◆ Activity ◆
Could you continue the description of Opataouaga Lake below, picking up after its final sentence?
Text excerpt Block Start
Opataouaga Lake is a freshwater body of the Broadback River hydrographic slope of the municipality of Eeyou Istchee James Bay (municipality), in the administrative region of Nord-du-Québec, in Quebec, in Canada.

Forestry is the main economic activity of the sector. Recreational tourism activities come second with a large navigable body of water upstream of Lake Poncheville, and downstream Quénonisca Lake and the Broadback River.

The hydrographic slope of lake Opataouaga is accessible through the forest road R1023 (East-West direction) coming from the West and passing north of “Île au Pain de Sucre” (English: Sugarloaf Island); the R1023 connects the "James Bay Road" (North-South direction) that comes from Matagami; from “Île au Pain de Sucre”, this road heads north-east to the west side of Lac Rocher.
Text excerpt Block End
Supplied material Block Start
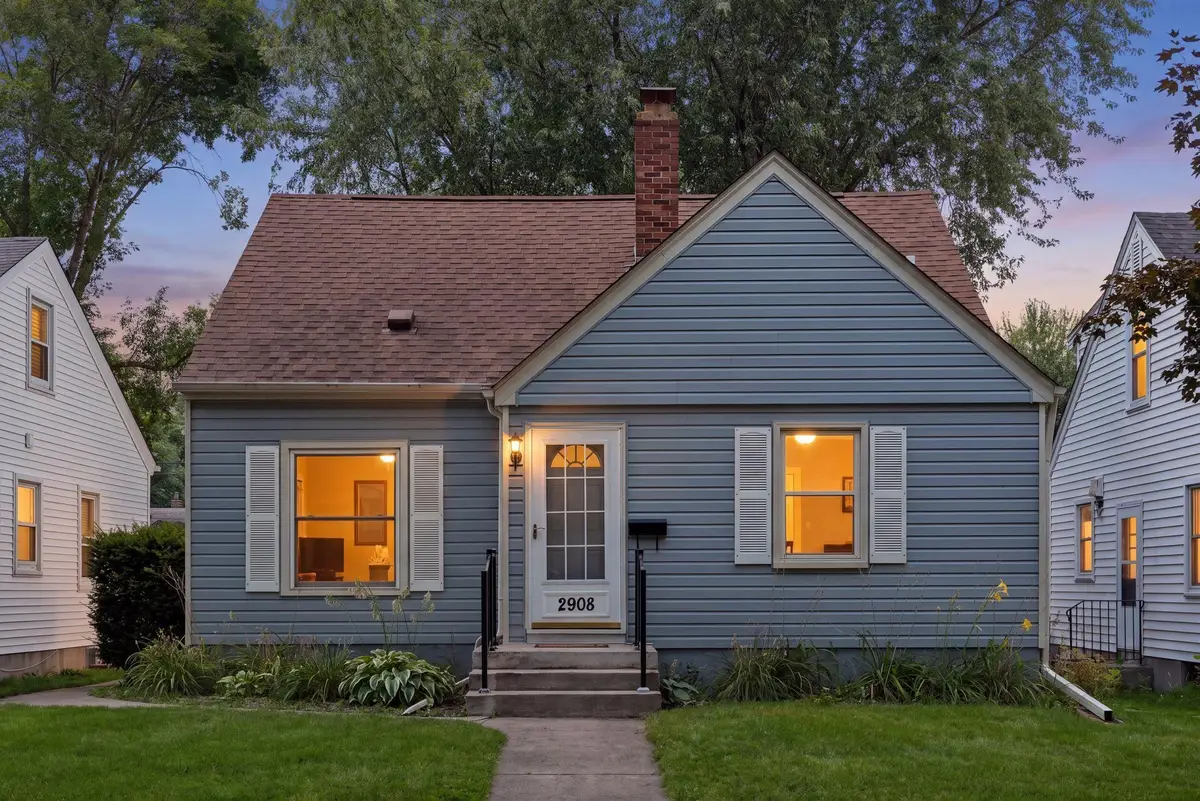 2908 Hampshire Avenue S, Saint Louis Park, MN 55426 - #1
Supplied material Block End
◆ Answer to this problem ◆
The surface of Opataouaga Lake is usually frozen from early November to mid-May, however, safe ice circulation is generally from mid-November to mid-April.

Geography

Toponymy
Of Cree origin, this hydronym means "the lake with the sandy tip". This toponymic designation is indicated in the "Fifth Report of the Geographic Board of Canada 1904", published in Ottawa in 1905, page 46, under the graph: "Opatawaga; Lake, Northeast of Mattagami Lake, Abitibi District, Que. (Not Opiwatakan)".

The toponym Lake Opataouaga was formalized on December 5, 1968 at the Commission de toponymie du Québec, at the creation of this commission.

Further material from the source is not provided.